Some employers are requesting “point of sale” rebates. That is, the PBM is instructed to estimate the rebate and, at the point of sale, deduct what the PBM thinks the rebate will be when the PBM receives the rebate. Most employers do not provide “point of sale” rebates. Part of the reason is that since the PBM has to estimate the actual rebate it will receive 3 to 6 months after the claim is paid, the PBM “short pays” on the rebate payment. Another reason is that employers have been getting rebate checks for over 10 years now, and back when the payments were very small, the employer probably developed a financial accounting practice that it keeps following today. Anyone who knows the employee benefit space knows about the huge motivation to avoid change.
And now for the big question: Does the fact that the employee pays the full discounted cost for a drug, during the deductible and coinsurance phase, and the rebate goes to the employer, does that create a fiduciary breach? This is a question to ask your ERISA attorney. Our ERISA attorneys feel that so long as the overall rebate revenue is used to offset overall health care costs, the employer is NOT in a fiduciary breach. From a “fairness” perspective, there does seem to be a valid concern. There are lots of things that are not “fair” in an employee benefits plan. Group insurance, by its very nature has this same issue of fairness. Is it “fair” that 20% of the employees don’t use the plan at all, yet they pay the same contributions as someone who has a major illness that year? Is it “fair” that families receive more total benefits (net of contributions) than single employees? If it “fair” that older employees consume more total benefits on average than younger employees yet the employee contributions are not age-based?

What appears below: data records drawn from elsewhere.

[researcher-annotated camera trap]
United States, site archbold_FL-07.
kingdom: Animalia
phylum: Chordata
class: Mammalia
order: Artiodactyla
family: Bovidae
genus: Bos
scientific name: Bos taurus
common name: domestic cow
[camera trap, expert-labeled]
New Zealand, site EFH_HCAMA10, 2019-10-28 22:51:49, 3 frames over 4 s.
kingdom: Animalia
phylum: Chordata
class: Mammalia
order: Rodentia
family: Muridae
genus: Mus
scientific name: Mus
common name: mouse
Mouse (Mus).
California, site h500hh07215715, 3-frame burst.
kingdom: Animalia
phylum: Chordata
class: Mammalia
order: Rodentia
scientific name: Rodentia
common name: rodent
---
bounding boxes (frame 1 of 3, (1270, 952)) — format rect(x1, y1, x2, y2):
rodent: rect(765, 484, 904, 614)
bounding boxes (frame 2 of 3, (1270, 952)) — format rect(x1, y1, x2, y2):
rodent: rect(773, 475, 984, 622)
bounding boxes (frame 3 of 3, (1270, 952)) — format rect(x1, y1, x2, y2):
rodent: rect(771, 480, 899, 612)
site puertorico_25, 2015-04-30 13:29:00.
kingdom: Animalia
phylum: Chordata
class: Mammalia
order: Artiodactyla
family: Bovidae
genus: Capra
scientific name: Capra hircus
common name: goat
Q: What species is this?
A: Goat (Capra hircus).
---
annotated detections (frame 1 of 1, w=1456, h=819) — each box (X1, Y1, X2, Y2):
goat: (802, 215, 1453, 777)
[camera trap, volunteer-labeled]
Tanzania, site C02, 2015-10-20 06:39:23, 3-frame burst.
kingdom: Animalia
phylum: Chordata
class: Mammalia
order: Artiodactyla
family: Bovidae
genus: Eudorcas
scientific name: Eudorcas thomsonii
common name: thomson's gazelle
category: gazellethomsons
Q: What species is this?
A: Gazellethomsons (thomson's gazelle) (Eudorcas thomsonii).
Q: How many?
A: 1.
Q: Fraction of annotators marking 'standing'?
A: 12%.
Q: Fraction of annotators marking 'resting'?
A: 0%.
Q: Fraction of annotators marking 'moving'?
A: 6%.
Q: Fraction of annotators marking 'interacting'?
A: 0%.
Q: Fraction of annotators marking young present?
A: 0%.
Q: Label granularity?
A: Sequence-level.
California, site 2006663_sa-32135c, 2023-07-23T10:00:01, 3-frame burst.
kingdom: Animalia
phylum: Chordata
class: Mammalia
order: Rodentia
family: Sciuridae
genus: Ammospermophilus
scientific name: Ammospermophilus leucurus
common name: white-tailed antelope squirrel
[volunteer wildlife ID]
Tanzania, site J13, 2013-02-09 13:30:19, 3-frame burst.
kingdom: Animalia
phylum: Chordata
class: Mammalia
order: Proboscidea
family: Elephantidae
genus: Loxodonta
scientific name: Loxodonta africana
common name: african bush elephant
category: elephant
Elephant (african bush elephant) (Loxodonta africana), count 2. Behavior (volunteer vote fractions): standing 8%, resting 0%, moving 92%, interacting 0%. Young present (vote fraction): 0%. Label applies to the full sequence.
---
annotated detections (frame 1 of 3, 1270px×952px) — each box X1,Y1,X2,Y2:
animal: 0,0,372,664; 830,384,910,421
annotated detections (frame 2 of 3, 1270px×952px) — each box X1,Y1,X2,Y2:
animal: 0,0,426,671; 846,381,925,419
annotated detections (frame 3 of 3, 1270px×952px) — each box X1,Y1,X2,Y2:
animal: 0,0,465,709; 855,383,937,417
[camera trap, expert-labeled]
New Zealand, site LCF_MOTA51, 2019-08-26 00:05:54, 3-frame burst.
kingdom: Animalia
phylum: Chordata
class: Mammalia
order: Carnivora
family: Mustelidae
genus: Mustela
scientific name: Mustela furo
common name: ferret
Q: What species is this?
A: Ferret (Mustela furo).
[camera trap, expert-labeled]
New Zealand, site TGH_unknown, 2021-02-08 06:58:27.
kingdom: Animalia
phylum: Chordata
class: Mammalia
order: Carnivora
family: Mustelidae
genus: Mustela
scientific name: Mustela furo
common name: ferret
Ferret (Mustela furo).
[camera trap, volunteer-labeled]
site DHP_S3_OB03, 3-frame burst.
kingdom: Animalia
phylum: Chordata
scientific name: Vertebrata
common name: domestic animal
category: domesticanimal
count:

What are employers and employees to do?
Employees faced with a high-priced medication can ask their pharmacist for help. Often times, there are pharmaceutical “coupons” available to help the employee offset the high cost of the drug before the deductible is met. In the Januvia example, there may be a $200 or more coupon available. Ask your pharmacist!
Employers need to do three things. First, they should check their PBM contract. You know, that 40-page document that spells everything out. Look for the “rebateable scripts” portion of the contract. It may exclude rebates in the high-deductible portion of the benefit. Employers should receive rebates on all branded scripts, regardless of who pays for it. Second, employers can ask their PBM to pay “point of sale” rebates. That is, the PBM can estimate what the rebate will likely be at the point of sale, and the PBM will instruct the pharmacy to collect the discounted portion of the drug, less the estimated rebate. In that scenario, the coupons would not apply. Most employers do not do this, and, in my opinion, the coupon approach makes more sense. Third, consider separating the pharmacy deductible from the medical deductible. For example, instead of a $3,000 deductible for medical and drug expense, create a plan that has a $1,250 drug deductible and a $1,750 deductible for medical. This is a question for your benefits advisor but this opens up much more flexibility in the program.
Based on all the media coverage about prescription drugs, one might think rebates are on their way out. For the foreseeable future, rebates are here; they are a huge negotiation tool used by PBMs and pharmaceutical manufacturers, and employers will have to deal with rebates as they are, for at least next year and likely beyond.